____ THE INPUT
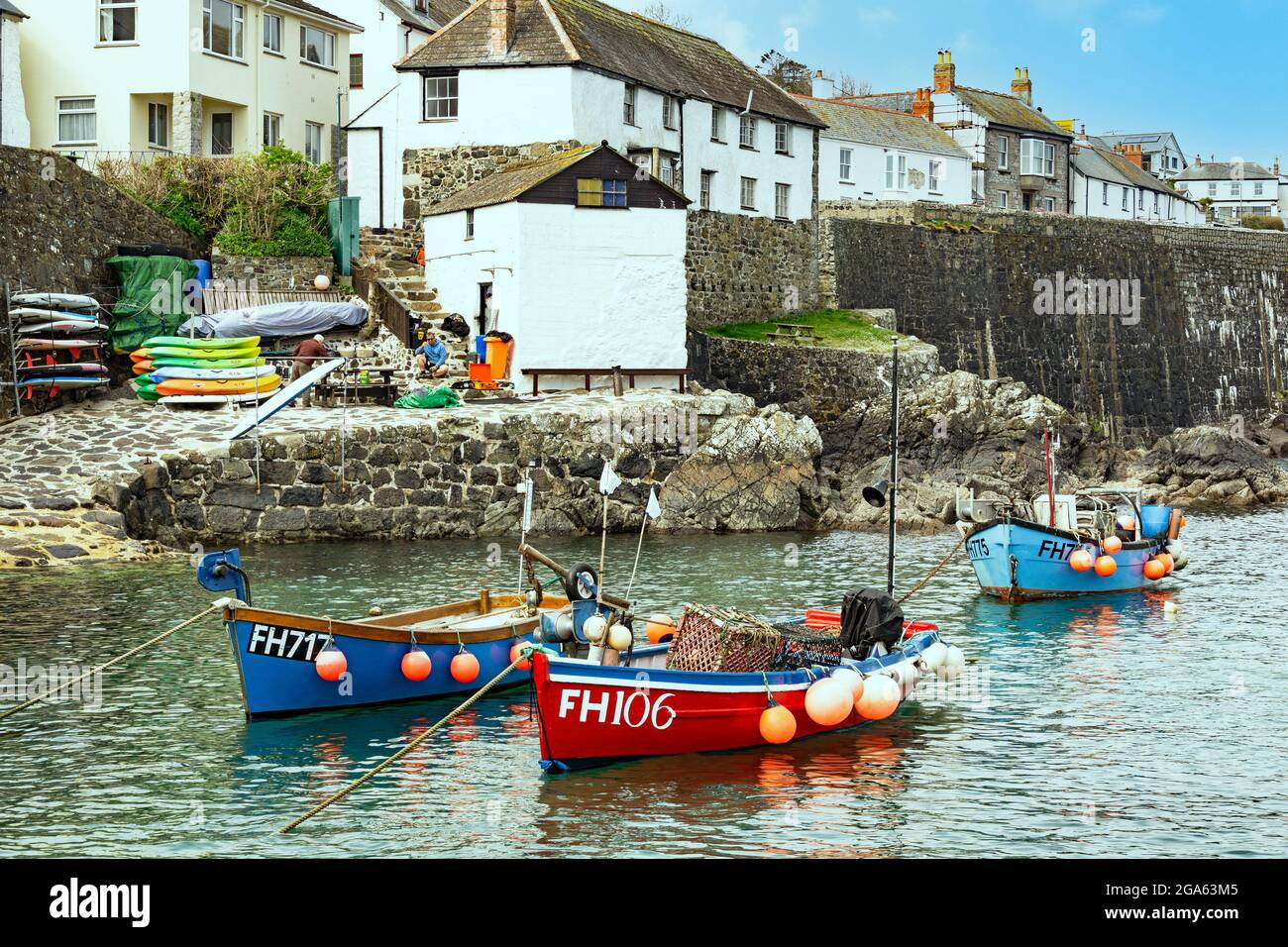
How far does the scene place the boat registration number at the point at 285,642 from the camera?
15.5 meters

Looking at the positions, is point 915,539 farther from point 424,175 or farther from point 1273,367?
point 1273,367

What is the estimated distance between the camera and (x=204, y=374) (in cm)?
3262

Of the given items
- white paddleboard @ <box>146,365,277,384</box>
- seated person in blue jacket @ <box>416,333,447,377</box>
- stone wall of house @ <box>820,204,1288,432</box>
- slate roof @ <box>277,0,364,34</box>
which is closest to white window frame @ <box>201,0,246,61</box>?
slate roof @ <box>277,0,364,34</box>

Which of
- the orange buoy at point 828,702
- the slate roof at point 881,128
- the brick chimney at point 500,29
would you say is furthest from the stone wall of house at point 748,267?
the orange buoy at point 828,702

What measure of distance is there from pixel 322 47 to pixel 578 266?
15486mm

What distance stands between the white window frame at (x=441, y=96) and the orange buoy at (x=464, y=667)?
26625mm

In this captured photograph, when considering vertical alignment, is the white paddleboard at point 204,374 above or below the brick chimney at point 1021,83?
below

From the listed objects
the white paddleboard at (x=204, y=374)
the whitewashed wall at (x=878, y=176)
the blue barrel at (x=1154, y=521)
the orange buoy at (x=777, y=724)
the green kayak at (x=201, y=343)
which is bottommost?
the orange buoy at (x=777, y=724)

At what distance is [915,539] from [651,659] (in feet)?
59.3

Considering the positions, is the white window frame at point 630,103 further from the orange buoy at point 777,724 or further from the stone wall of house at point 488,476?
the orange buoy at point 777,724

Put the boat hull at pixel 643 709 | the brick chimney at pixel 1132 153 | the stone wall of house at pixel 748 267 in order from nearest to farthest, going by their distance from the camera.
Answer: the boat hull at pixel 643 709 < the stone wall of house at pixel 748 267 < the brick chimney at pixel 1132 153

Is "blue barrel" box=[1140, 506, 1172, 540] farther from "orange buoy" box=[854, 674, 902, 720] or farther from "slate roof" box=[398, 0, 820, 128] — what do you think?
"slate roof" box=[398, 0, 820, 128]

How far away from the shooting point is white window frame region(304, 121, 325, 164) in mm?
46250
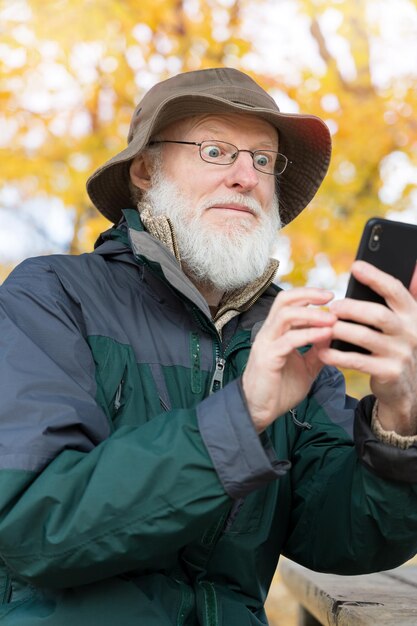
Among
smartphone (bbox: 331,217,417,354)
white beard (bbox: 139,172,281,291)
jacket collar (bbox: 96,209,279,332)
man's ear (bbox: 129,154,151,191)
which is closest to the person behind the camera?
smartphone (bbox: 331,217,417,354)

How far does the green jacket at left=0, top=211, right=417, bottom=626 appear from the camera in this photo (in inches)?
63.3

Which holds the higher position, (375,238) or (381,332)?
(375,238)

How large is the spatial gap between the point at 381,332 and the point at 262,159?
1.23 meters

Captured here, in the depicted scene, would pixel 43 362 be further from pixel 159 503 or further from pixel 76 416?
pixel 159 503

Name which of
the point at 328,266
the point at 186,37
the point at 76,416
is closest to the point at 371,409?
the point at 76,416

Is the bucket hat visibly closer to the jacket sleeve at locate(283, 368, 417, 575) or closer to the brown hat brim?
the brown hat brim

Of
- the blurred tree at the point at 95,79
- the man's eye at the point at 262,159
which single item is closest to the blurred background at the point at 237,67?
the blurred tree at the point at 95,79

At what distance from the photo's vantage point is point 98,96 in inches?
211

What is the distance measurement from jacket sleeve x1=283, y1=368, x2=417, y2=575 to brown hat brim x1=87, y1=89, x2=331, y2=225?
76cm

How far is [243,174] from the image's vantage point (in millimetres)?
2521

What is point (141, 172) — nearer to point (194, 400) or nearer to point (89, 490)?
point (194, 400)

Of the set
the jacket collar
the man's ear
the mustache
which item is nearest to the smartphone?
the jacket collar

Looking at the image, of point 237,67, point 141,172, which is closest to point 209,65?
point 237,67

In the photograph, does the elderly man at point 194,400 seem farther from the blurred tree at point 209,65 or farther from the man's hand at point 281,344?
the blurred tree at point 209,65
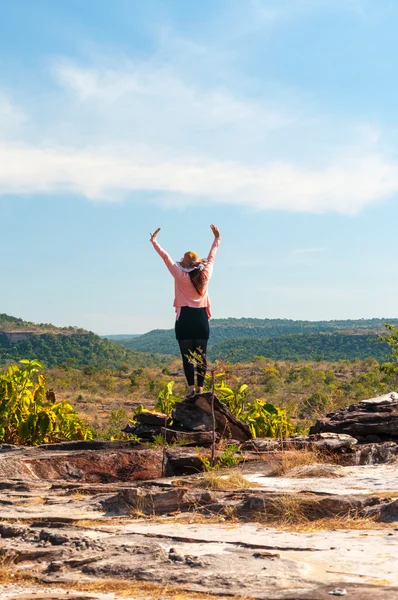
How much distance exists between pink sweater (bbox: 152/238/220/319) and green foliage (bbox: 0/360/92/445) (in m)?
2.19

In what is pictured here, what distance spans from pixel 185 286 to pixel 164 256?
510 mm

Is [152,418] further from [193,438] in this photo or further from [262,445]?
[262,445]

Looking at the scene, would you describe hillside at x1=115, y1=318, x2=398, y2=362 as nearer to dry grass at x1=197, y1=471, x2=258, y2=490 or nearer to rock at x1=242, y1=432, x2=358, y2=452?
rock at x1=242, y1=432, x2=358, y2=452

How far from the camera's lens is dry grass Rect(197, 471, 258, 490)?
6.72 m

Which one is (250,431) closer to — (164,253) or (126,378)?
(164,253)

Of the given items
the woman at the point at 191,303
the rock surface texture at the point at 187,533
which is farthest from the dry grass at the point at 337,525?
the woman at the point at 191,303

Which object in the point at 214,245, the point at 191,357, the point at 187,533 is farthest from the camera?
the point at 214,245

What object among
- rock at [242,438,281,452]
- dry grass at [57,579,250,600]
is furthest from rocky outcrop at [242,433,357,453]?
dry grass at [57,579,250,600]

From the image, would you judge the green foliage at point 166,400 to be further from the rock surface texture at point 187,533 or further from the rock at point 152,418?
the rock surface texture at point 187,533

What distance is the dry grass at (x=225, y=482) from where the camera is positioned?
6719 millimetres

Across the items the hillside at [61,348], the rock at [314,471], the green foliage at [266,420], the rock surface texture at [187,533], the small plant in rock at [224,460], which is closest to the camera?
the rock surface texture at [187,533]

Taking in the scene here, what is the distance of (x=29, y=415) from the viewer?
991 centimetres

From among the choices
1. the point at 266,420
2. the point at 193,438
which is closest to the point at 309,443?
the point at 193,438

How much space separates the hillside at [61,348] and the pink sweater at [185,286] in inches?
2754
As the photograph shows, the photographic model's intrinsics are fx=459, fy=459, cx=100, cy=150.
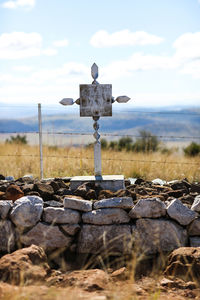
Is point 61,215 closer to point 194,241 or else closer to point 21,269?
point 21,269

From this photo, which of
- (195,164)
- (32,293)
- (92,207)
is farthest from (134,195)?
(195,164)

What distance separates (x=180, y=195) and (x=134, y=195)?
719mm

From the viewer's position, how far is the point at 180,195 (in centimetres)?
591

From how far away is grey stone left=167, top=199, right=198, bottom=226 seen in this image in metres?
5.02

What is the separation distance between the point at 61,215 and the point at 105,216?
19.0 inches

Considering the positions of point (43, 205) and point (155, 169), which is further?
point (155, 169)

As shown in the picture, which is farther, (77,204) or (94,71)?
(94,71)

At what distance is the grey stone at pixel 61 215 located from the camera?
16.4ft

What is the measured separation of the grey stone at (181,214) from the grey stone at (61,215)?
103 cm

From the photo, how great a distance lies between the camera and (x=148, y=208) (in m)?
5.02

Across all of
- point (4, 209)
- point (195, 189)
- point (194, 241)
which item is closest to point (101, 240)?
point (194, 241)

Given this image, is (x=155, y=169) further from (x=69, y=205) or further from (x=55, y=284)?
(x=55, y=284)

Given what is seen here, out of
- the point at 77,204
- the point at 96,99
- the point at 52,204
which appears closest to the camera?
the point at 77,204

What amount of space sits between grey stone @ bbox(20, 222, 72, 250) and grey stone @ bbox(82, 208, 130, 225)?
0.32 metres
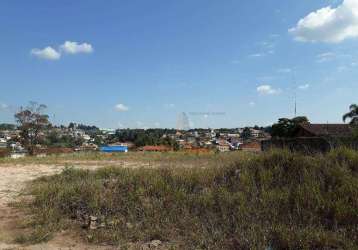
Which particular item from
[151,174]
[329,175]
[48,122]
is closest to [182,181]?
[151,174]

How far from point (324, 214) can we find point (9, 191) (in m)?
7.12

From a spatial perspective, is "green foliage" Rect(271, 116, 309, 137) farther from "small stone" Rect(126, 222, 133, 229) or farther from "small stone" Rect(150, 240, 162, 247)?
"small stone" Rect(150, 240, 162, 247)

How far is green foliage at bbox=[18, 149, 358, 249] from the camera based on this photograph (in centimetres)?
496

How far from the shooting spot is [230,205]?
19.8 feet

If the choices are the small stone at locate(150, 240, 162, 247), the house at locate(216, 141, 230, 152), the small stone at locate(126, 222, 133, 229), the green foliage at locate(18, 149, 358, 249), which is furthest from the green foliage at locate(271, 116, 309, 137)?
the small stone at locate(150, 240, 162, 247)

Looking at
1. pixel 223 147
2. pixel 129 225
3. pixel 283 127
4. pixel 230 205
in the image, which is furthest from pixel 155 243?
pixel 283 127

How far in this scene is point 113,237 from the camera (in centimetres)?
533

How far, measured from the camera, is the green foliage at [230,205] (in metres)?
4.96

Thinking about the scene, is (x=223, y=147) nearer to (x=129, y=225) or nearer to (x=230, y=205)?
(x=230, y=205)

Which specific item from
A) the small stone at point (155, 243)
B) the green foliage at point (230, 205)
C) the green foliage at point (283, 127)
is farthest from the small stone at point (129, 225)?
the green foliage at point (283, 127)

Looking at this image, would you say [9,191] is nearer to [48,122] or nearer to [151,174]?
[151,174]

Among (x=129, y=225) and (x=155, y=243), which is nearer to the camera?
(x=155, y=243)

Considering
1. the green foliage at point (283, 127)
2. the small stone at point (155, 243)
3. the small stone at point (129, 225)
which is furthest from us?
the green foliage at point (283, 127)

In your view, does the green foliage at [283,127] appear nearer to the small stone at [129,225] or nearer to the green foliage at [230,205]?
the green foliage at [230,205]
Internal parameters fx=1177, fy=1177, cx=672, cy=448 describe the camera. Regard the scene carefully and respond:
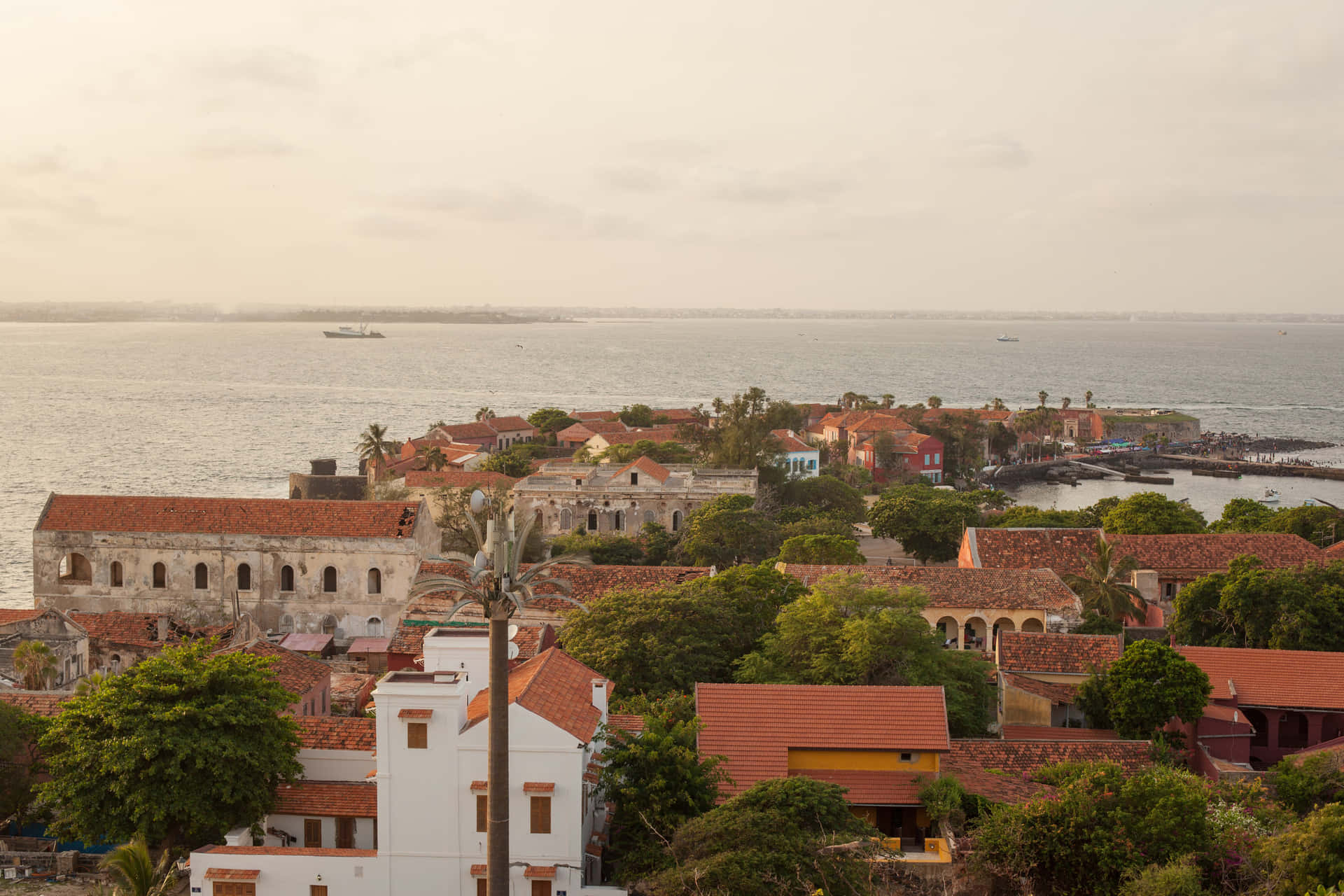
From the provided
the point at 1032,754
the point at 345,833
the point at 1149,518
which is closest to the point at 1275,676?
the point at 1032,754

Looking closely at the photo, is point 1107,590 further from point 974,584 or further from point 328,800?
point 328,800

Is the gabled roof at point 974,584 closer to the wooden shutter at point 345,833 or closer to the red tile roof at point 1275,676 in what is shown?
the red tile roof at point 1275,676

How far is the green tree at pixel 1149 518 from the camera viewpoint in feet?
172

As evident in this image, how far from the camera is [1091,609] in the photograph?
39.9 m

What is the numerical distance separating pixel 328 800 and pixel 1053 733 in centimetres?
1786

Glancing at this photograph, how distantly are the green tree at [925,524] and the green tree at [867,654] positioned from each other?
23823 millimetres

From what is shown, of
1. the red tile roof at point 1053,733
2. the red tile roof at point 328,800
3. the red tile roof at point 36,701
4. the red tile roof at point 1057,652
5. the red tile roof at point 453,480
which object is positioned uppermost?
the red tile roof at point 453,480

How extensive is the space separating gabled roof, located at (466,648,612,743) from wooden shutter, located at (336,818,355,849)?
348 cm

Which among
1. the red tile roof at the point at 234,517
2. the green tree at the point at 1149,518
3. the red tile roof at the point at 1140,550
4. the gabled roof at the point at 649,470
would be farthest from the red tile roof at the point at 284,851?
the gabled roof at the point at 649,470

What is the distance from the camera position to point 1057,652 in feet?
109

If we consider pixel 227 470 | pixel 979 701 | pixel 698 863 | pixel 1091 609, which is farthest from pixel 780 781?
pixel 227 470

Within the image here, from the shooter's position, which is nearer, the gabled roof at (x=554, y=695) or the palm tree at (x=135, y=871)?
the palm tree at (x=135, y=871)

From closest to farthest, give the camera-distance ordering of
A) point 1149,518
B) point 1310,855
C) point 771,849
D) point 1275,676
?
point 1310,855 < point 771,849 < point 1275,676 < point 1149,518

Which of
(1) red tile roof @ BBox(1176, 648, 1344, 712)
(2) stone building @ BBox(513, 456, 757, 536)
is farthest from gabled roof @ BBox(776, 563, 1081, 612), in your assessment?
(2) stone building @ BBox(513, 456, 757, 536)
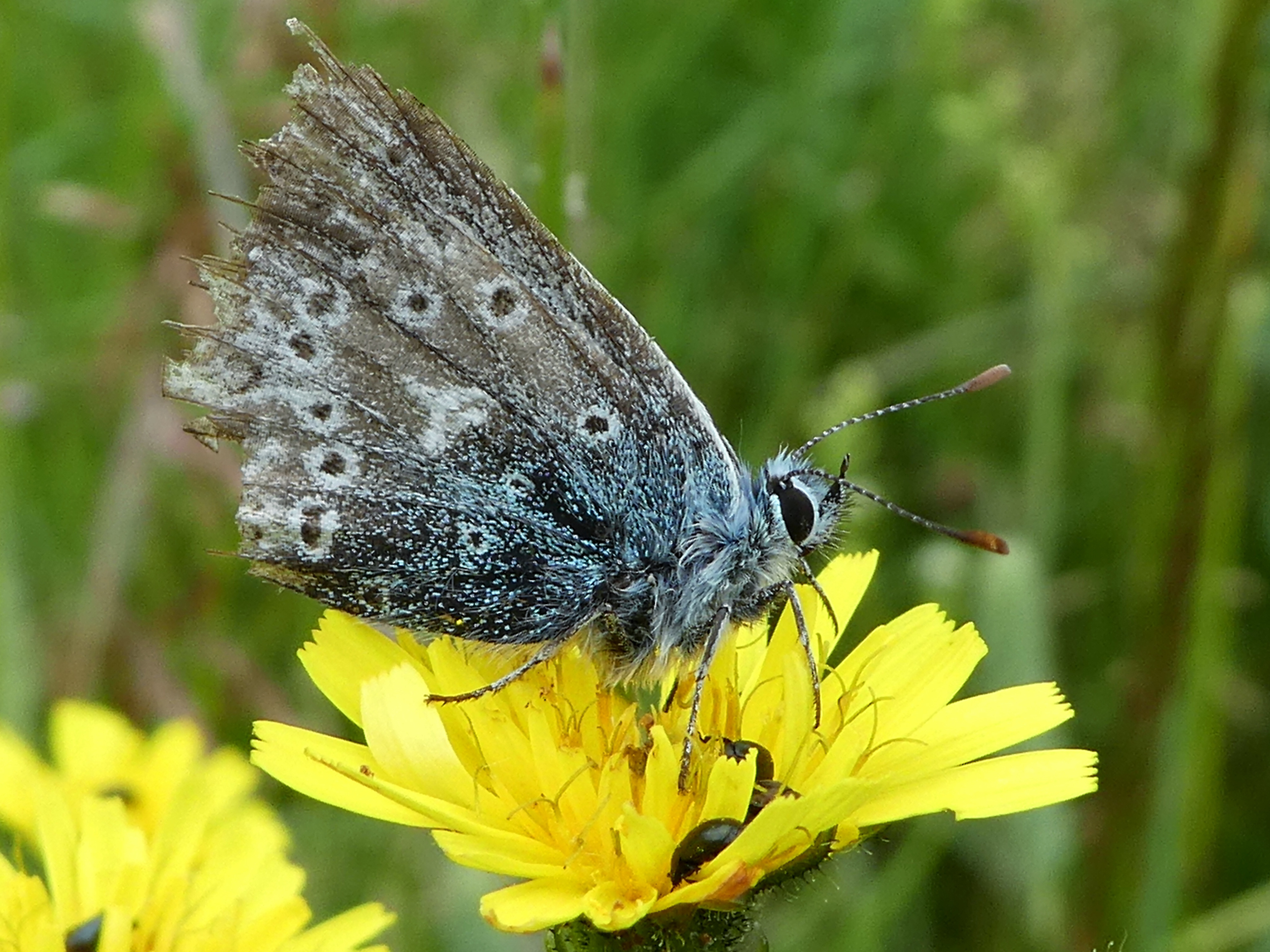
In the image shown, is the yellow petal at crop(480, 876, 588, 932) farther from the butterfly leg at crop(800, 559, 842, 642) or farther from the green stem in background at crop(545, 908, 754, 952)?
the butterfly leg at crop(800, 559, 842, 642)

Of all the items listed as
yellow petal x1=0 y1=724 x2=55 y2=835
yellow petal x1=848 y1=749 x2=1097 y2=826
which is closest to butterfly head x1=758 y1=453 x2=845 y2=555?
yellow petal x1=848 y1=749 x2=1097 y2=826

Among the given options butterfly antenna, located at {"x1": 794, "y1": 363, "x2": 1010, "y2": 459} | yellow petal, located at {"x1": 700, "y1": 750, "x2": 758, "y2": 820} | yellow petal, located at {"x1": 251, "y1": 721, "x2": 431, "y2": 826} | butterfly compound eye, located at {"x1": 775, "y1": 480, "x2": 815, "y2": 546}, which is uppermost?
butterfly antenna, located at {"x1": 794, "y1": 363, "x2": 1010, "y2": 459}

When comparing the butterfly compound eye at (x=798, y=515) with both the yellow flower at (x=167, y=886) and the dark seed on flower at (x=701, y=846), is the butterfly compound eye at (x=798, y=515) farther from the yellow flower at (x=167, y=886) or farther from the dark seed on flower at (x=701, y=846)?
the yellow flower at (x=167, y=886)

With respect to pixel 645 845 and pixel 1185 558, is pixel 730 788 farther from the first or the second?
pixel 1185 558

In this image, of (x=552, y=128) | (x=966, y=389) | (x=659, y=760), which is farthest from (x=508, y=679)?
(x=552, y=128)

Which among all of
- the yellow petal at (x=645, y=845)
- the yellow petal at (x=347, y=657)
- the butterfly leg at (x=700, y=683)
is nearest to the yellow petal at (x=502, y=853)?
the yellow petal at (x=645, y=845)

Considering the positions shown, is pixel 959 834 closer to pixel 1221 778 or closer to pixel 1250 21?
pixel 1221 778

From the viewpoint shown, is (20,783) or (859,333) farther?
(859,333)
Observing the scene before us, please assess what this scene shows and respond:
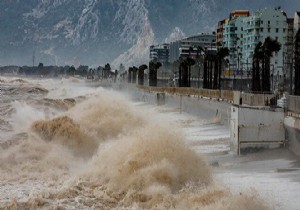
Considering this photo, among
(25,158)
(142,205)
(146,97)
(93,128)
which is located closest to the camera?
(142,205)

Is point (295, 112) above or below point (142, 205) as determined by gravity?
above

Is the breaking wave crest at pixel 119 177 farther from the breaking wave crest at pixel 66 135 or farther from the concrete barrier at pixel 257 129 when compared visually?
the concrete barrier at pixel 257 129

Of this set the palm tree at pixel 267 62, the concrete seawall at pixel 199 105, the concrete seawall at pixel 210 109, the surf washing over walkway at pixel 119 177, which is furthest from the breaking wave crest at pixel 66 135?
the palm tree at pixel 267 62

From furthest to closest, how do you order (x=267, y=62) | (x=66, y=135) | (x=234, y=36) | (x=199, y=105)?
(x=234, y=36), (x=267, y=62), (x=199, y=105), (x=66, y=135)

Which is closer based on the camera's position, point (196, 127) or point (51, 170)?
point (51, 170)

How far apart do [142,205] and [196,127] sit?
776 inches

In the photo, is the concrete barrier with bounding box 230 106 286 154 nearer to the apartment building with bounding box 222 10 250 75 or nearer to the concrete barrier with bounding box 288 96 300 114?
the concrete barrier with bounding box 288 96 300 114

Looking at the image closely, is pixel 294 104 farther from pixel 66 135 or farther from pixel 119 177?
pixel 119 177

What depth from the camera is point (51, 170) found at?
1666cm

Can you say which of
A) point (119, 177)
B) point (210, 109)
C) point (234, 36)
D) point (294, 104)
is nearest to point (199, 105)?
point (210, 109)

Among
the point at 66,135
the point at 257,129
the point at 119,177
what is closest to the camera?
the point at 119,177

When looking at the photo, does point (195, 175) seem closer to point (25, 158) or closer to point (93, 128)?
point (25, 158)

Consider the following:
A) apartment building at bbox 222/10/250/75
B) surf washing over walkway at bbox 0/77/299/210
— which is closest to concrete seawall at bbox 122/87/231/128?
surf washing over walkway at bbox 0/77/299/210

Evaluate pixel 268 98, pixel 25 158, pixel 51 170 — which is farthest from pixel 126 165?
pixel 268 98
________
STATED EXERCISE:
Could you recast the records above as a Markdown table with the columns "Row" and "Line", giving each line its own numbered row and skipping blank lines? Begin at the line that contains "From the viewer's" and stop after the line that contains "19.0 inches".

RESULT BELOW:
| Row | Line |
|---|---|
| 1 | From the viewer's position, how far is the point at 180,195 (in centimetres)? |
| 2 | 591 |
| 3 | From how far away is grey stone left=167, top=199, right=198, bottom=226 seen in this image in metres? |
| 4 | 5.02 |
| 5 | What is the separation distance between the point at 61,215 and the point at 105,216? |
| 6 | 19.0 inches |